Mooshak's Help

Mooshak's Help: Automated Judging

Automated Judging

The automated judge is the corner stone of Mooshak. Its role is to automatically classify a submission according to a set of rules and produce a report with the evaluation for further validation by a judge person.

A submission is composed by data relevant for the evaluation process, that is the program source code, the team-id, the problem-id, and the programming language (this is automatically inferred from the source code file extension). Submissions are automatically judged and the corresponding result is almost instantaneously displayed to the teams, although initially in a pending state.

Judge persons have the responsibility of validating pending classifications, making them final, and occasionally modify initial classifications. A classification may have to be modified as a result of changes in the compilation and execution conditions (e.g. changes in test cases) that required reevaluating submissions. Reevaluation produces another report that has to be compared with previous ones.

The automated judging can be divided in two parts according to the type of analysis:

Static analysis checks the integrity of submitted data (source-program) and, if successful, produces an executable program.
Dynamic analysis is performed upon a successful static analysis phase and is composed of one or more executions of the program.

Static analysis starts by verifying if the submitted problem has already been solved, in which case the submission is rejected and no classification is given. Then it goes on to confirm the verifications made by the interface, i.e. by double checking the submitted data for team ownership, problem-id and size of program source. If it succeeds in this verification, it compiles the submitted program using the compilation command line defined in the administration interface. Mooshak can be more or less tolerant according to the flags chosen for each compiler. An error or compiler warning detected in this stage aborts the automated judging and dynamic analysis is skipped. The following table lists the verifications performed during static analysis and the associated classifications upon failure.

Verifications Classification

Team Invalid submission

Language Invalid submission

Problem Invalid submission

Program size program too long

Compilation Compile time error

Dynamic analysis involves the execution of the submitted program with each test case assigned to the problem. A test is defined by an input and an output file. The input file is passed by the standard input to the program being executed and its standard output is compared with the output file. The errors detected during dynamic analysis determine the classifications listed in the following table.

Severity Classification Meaning

6 Requires reevaluation for some reason the program has to be re-evaluated;

5 Time limit exceeded the program did not finish within the allocated amount of time;

4 Output too long the program generates an output too long for this problem; the limits are dependent on the test cases, but are usually low (default limit is around 100KB);

3 Run-time error the program ``crashed'', i.e. it exited prematurely due to a run-time error;

2 Wrong answer the program runs through one or more test cases withouth a run-time error but the output did not match the expected output;

1 Presentation error the output seems to be correct but it is not presented in the required format. Since it is not always easy to distinguish this message from the wrong answer message, it is only sent in obvious cases;

0 Accepted the program passed all tests and is accepted as correct;

Each classification has an associated severity rank and the final classification is that with the highest severity rank found in all test cases. The highest severity is given to the rare situation where the system has an indication that the test failed due to lack of operating system resources (inability to launch more processes, for instance). The lowest severity is the case where no other error was found, using the test cases, and therefore the submission is accepted as a solution to the problem.
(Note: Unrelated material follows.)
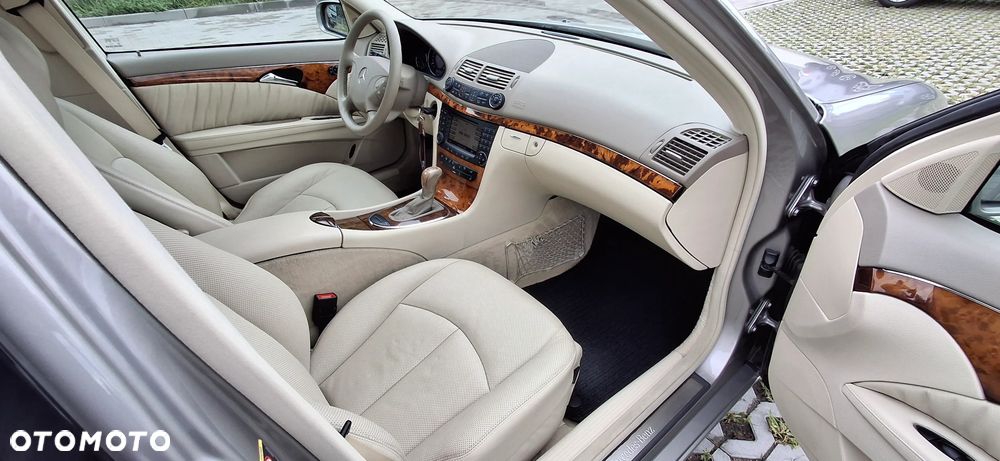 Mercedes-Benz Klasa E 350 4Matic Automatik Elegance - 10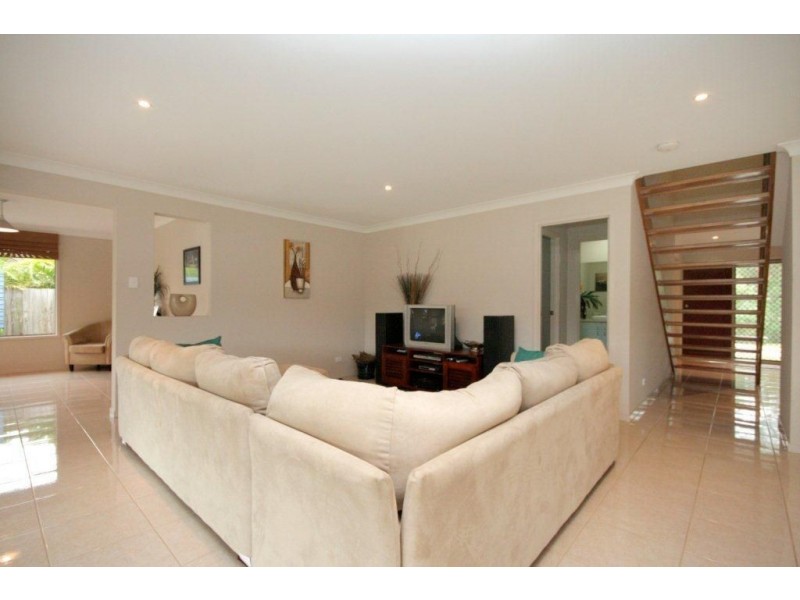 1 Pineview Place, Springfield QLD 4300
The automatic judge marks an execution as "Accepted" only if the the standard output is exactly equal to the test output file. Otherwise the output file and standard output are normalized and compared again. In the normalization both outputs being compared are stripped of all formatting characters. If after this process the outputs become equal then the submission is marked as having a "presentation error"; otherwise it is marked as a "wrong answer". In the current implementation the normalization trims white characters (spaces, newlines and tabulation characters) and replaces sequences of white characters by a single space. This is a general normalization rule since white characters are only used for formatting. In a specific problem other classes of characters could have the same meaning. For instance, in a problem where the only meaningful characters are digits, other characters, such as letters or punctuation, could be treated as formatting characters. This cannot be done in general since many problems have a meaningful output that includes letters. This feature will require having a meaningful class of characters defined for each problem output.